PROVIDED TEXT >>
::::::::::
GSE revenue increased by $6.1 million in 2003 attributable to the consolidation
of GSE. In the fourth quarter of 2003 the Company acquired additional shares of
GSE, bringing its ownership to 58% as of October 23, 2003. As a result, revenue
of GSE was consolidated in the Company's results for the fourth quarter of 2003,
while 2002 does not include GSE revenue.

Gross Profit



YEARS ENDED DECEMBER 31,
----------------------------------------
(Dollars in thousands) 2003 2002
------------------- ------------------
% Revenue %Revenue
--------- --------

General Physics $15,501 11.6% $15,366 10.8%
GSE 1,594 26.3% -- --
------- ---- ------- ----
$17,095 12.2% $15,366 10.8%
======= ==== ======= ====


General Physics gross profit of $15.5 million or 11.6% of revenue, in 2003
increased by $135,000 or 0.9% when compared to gross profit of $15.4 million or
10.8% of revenue, in 2002. During this time General Physics experienced a
revenue decline which resulted in a loss of margin. However, General Physcis
made a decision to focus on higher gross margin opportunities and undertook cost
savings initiatives to preserve margin. The results of these initiatives allowed
General Physics to slightly increase gross profit in both dollars and as a
percentage of revenue.
::::::::::
DATASET EXTRACT >>
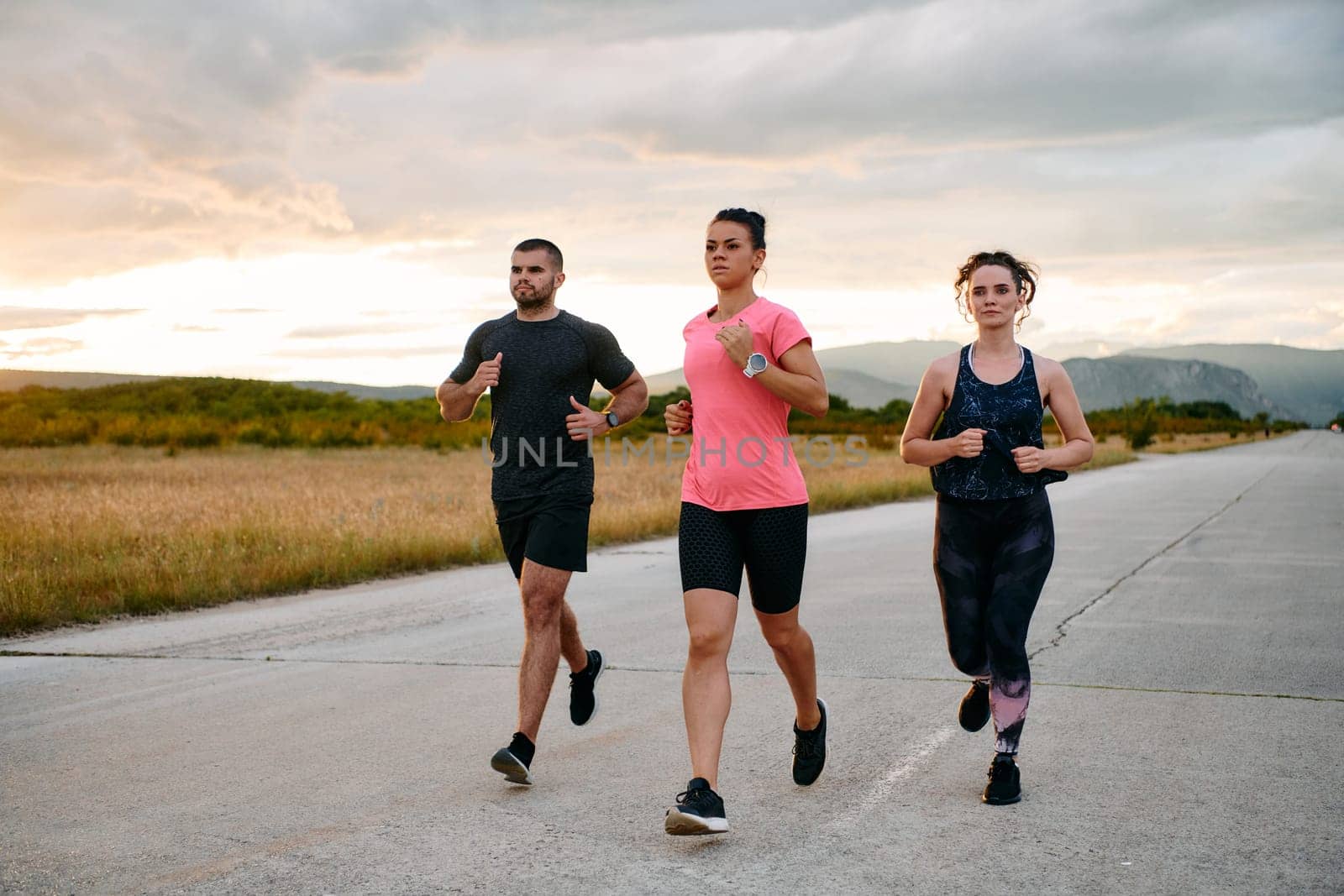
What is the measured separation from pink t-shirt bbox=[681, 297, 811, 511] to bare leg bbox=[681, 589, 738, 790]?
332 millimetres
::::::::::
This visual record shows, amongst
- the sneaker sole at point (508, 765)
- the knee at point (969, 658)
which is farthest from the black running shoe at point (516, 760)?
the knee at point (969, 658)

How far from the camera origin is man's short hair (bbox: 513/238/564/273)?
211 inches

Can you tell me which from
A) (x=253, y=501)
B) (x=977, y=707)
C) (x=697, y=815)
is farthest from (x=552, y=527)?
::::::::::
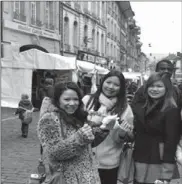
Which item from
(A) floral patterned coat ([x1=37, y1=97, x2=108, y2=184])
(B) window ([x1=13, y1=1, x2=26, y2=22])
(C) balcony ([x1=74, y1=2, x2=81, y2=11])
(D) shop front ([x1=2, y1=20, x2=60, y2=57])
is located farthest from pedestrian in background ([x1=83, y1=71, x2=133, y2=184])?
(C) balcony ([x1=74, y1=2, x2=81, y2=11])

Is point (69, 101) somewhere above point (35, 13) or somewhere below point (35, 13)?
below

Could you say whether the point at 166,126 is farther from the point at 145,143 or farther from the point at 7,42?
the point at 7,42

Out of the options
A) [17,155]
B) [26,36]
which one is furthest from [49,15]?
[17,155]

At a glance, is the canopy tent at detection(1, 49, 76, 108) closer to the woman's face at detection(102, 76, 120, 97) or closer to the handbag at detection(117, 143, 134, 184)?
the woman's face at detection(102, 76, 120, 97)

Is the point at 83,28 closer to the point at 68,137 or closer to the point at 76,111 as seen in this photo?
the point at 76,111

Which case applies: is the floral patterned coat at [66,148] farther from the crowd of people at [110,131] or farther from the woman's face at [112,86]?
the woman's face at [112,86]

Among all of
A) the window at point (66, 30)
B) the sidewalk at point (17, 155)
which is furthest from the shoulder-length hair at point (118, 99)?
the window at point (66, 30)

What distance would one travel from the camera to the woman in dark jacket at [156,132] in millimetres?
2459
::::::::::
GOALS >>
• 1. Which percentage figures appear in the paragraph of the financial excerpt that begins "General Physics gross profit of $15.5 million"?
• 2. According to the financial excerpt, what share of GSE did the Company own as of October 23, 2003?

ANSWERS GIVEN >>
• 1. 11.6%, 0.9%, 10.8%

• 2. 58%